The data set has the following fields:
Custno, firstname, lastname, age, profession 4000001,Kristina,Chung,55,Pilot 4000002,Paige,Chen,74,Teacher 4000003,Sherri,Melton,34,Firefighter 4000004,Gretchen,Hill,66,Computer hardware engineer 4000005,Karen,Puckett,74,Lawyer 4000006,Patrick,Song,42,Veterinarian 4000007,Elsie,Hamilton,43,Pilot 4000008,Hazel,Bender,63,Carpenter 4000009,Malcolm,Wagner,39,Artist 4000010,Dolores,McLaughlin,60,Writer 4000011,Francis,McNamara,47,Therapist 4000012,Sandy,Raynor,26,Writer 4000013,Marion,Moon,41,Carpenter 4000014,Beth,Woodard,65, 4000015,Julia,Desai,49,Musician 4000016,Jerome,Wallace,52,Pharmacist 4000017,Neal,Lawrence,72,Computer support specialist 4000018,Jean,Griffin,45,Childcare worker 4000019,Kristine,Dougherty,63,Financial analyst
Step 1: Create a HBase table ‘customers’ with column_family ‘customers_data’ from HBase shell.
# Enter into HBase shell
[training@localhost ~]$ hbase shell
# Create a table ‘customers’ with column family ‘customers_data’

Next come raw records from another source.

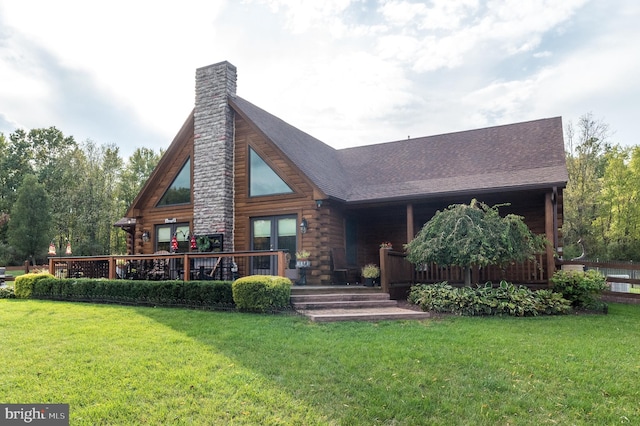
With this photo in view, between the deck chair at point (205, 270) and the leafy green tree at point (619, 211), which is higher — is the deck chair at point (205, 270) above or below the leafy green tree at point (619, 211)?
below

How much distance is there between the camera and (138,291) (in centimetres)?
1045

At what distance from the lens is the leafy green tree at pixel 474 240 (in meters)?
9.29


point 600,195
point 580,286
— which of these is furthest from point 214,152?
point 600,195

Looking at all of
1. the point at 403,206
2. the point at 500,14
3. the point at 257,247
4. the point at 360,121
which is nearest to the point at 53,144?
the point at 360,121

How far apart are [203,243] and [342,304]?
17.6ft

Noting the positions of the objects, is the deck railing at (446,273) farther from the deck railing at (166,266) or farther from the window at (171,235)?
the window at (171,235)

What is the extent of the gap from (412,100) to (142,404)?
16625mm

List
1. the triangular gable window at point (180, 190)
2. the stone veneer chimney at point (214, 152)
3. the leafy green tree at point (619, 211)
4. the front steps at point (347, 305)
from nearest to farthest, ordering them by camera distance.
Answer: the front steps at point (347, 305), the stone veneer chimney at point (214, 152), the triangular gable window at point (180, 190), the leafy green tree at point (619, 211)

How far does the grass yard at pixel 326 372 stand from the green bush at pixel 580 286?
5.04ft

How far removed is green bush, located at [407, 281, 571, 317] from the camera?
8.80 metres

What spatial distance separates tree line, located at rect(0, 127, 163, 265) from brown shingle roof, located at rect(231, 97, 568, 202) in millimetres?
21246

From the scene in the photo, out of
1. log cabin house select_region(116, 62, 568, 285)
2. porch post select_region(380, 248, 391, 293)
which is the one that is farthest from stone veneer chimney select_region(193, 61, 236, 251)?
porch post select_region(380, 248, 391, 293)

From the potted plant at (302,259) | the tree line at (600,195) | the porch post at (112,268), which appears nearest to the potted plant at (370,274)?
the potted plant at (302,259)

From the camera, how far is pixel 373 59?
530 inches
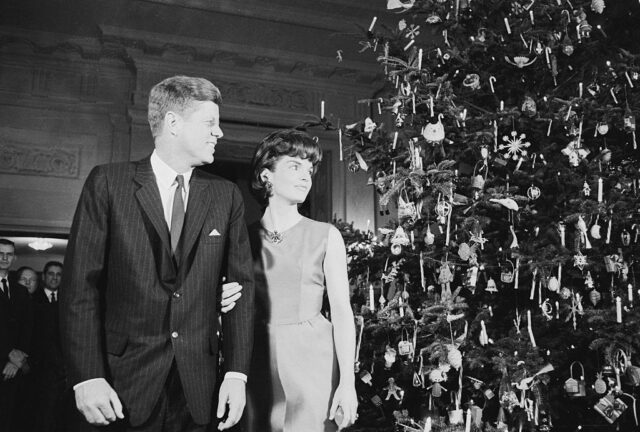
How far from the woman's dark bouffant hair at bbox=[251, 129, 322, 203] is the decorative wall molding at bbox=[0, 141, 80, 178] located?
5882 mm

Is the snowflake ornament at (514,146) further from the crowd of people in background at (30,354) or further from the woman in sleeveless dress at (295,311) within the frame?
the crowd of people in background at (30,354)

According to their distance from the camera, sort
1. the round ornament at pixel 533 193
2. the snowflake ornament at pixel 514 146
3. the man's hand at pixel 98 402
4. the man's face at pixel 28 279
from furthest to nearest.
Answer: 1. the man's face at pixel 28 279
2. the snowflake ornament at pixel 514 146
3. the round ornament at pixel 533 193
4. the man's hand at pixel 98 402

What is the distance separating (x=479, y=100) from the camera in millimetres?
3756

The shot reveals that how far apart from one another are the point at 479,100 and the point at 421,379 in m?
1.61

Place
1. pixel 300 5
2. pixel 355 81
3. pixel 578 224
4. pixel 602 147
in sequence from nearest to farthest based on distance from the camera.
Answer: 1. pixel 578 224
2. pixel 602 147
3. pixel 300 5
4. pixel 355 81

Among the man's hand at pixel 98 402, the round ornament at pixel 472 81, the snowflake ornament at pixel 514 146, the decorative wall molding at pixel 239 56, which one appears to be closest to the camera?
the man's hand at pixel 98 402

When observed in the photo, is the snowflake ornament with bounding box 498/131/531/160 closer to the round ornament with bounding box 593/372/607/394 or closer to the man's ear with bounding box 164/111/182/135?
the round ornament with bounding box 593/372/607/394

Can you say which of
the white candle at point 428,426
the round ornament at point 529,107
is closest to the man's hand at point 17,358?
the white candle at point 428,426

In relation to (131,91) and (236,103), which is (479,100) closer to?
(236,103)

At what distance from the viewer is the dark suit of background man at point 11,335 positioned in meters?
5.31

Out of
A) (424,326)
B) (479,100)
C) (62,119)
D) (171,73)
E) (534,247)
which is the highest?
(171,73)

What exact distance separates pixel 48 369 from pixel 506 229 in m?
4.53

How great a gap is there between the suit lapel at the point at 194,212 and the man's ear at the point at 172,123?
155mm

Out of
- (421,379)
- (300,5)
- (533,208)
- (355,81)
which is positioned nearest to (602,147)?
(533,208)
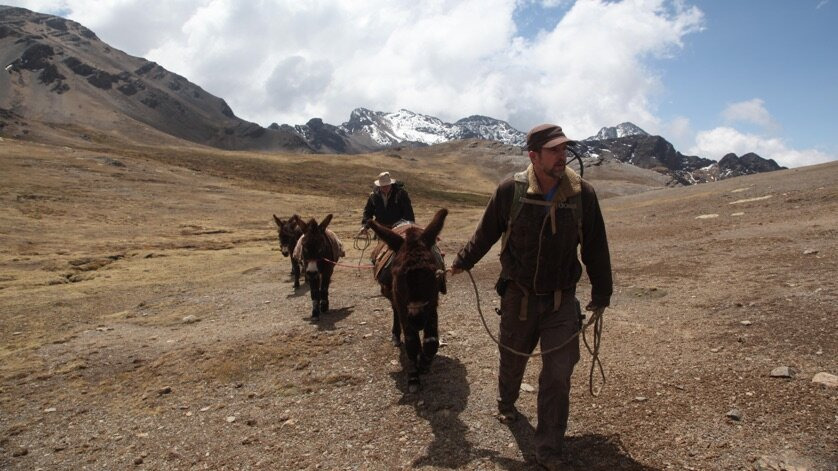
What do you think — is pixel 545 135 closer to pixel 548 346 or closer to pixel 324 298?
pixel 548 346

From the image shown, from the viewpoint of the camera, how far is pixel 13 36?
185500mm

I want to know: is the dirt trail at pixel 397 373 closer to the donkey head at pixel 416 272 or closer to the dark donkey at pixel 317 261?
the dark donkey at pixel 317 261

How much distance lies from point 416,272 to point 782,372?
4162 millimetres

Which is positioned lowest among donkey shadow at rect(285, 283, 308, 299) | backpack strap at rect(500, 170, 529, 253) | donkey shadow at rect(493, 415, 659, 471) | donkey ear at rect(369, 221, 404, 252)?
donkey shadow at rect(285, 283, 308, 299)

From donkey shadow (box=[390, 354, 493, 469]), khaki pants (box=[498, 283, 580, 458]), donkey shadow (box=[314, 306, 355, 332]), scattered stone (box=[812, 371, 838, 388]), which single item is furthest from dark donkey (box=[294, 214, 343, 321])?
scattered stone (box=[812, 371, 838, 388])

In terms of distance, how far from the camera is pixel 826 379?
207 inches

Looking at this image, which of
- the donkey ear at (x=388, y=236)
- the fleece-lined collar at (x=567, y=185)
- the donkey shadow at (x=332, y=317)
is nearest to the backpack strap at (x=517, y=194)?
the fleece-lined collar at (x=567, y=185)

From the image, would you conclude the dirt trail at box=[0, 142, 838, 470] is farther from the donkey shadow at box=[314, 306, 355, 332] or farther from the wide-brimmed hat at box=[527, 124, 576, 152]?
the wide-brimmed hat at box=[527, 124, 576, 152]

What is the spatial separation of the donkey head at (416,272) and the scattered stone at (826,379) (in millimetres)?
4120

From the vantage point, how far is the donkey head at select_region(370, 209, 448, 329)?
585cm

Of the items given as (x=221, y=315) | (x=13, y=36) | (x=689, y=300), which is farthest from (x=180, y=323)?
(x=13, y=36)

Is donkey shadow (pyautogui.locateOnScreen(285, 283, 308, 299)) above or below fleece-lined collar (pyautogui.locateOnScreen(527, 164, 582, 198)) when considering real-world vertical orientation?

hbase(main):001:0> create 'customers', 'customers_data'
# List the tables
hbase(main):002:0> list
# Exit from HBase shell
hbase(main):003:0> exit
Step 2: Write the following PIG script to load data into the ‘customers’ table in HBase
-- Name your script Load_HBase_Customers.pig -- Load dataset 'customers' from HDFS location raw_data = LOAD 'hdfs:/user/training/customers' USING PigStorage(',') AS ( custno:chararray, firstname:chararray, lastname:chararray, age:int, profession:chararray ); -- To dump the data from PIG Storage to stdout /* dump raw_data; */ -- Use HBase storage handler to map data from PIG to HBase --NOTE: In this case, custno (first unique column) will be considered as row key. STORE raw_data INTO 'hbase://customers' USING org.apache.pig.backend.hadoop.hbase.HBaseStorage( 'customers_data:firstname customers_data:lastname customers_data:age customers_data:profession' );
Step 3: Run the PIG Script (Load_HBase_Customers.pig)
[training@localhost ~]$ PIG_CLASSPATH=/usr/lib/hbase/hbase.jar:/usr/lib/zookeeper/zookeeper-3.4.5-cdh4.4.0.jar /usr/bin/pig /home/training/Load_HBase_Customers.pig
Step 4: Enter HBase shell and verify the data in the ‘customers’ table.
hbase(main):001:0> scan 'customers'
You may add an additional column family, say ‘transactions’ and try adding transactional data into the table.